Но если продолжить разговор о культовой экзотике, то пред моими глазами храм джайнов. Нет, он не выделяется отточенностью стиля и форм, не блещет изысканностью вкуса. Он скорее аляповат и если блещет, то разноцветными стеклышками витражей и тысячами кусочков зеркал, вмонтированных в стены. Не только в калькуттском, но и в иных джайнских храмах есть что-то от мусульманской архитектуры и от европейского барокко... Горят в них свечи, есть картины маслом, портреты святых, скульптуры. Ходят люди в белых одеяниях с марлевыми, как у хирургов, повязками на лицах — джайны. А у входа слева и справа, в нишах под стеклом, какие-то белые мраморные батоны с маленькими глазками, выпяченными губками и раздутыми волнистыми щеками. Это абстрактные духи-охранители—«байроби». Так неизвестный скульптор вышел из затруднительного положения— изобразить бестелесное и безыменное, но живое.

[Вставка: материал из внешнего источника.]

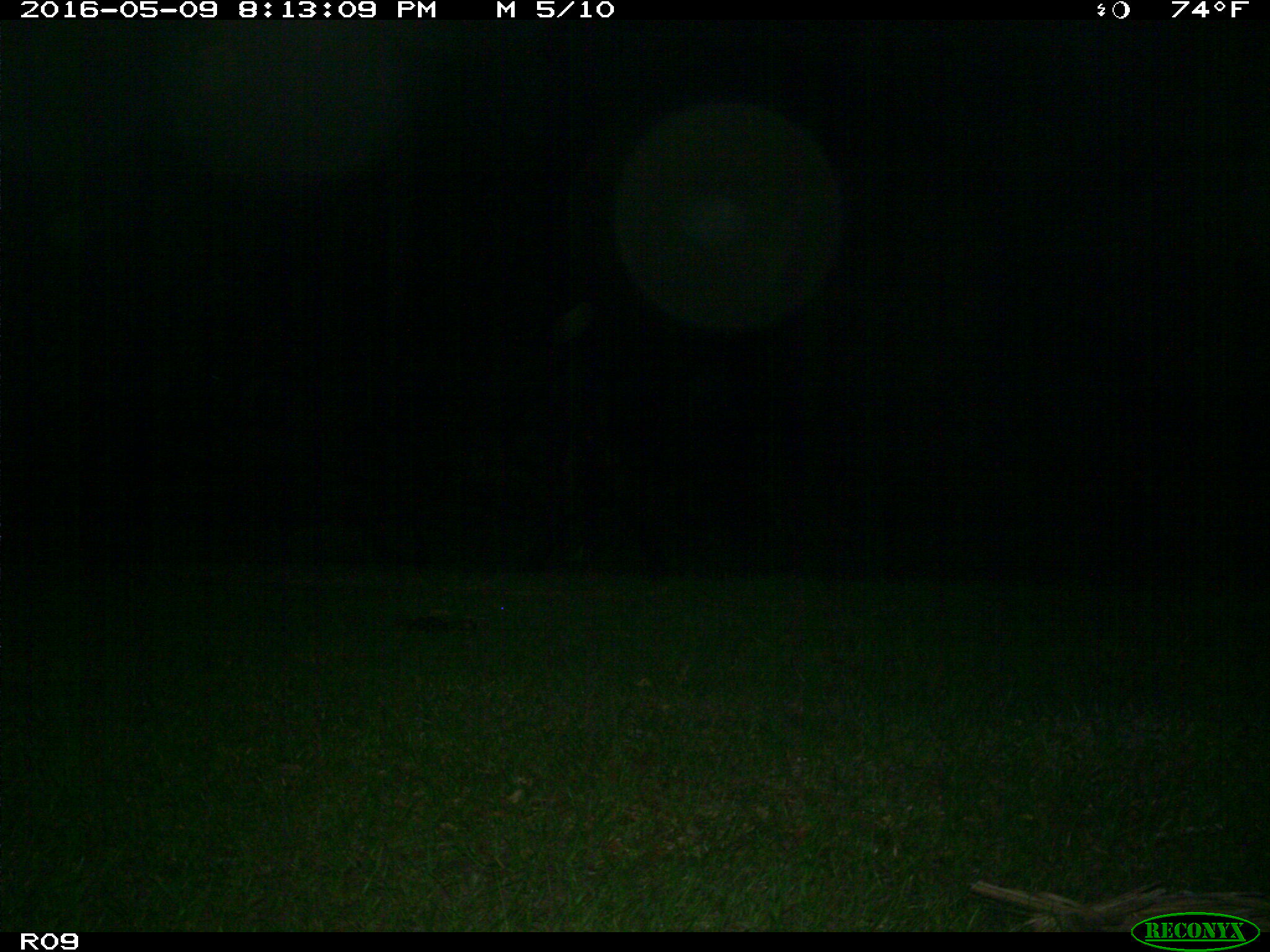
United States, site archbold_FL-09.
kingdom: Animalia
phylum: Chordata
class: Mammalia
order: Artiodactyla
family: Bovidae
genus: Bos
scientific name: Bos taurus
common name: domestic cow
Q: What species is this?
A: Bos taurus (domestic cow).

Главная забота джайна — не стать причиной смерти или увечья какого-либо живого существа. Они — вегетарианцы, пьют только процеженную жидкость, едят только свежеприготовленную еду, потому что время спустя в ней может завестись что-нибудь живое, и т. д. Джайн не может пахать, рыбачить, строить, водить машину... Так что же ему остается делать? Торговать! Вот и получается, что из джайнов вышли богатейшие индийские промышленники и финансисты, а среди них — Бирла, чей автомобилестроительный завод в Калькутте крупнейший в стране!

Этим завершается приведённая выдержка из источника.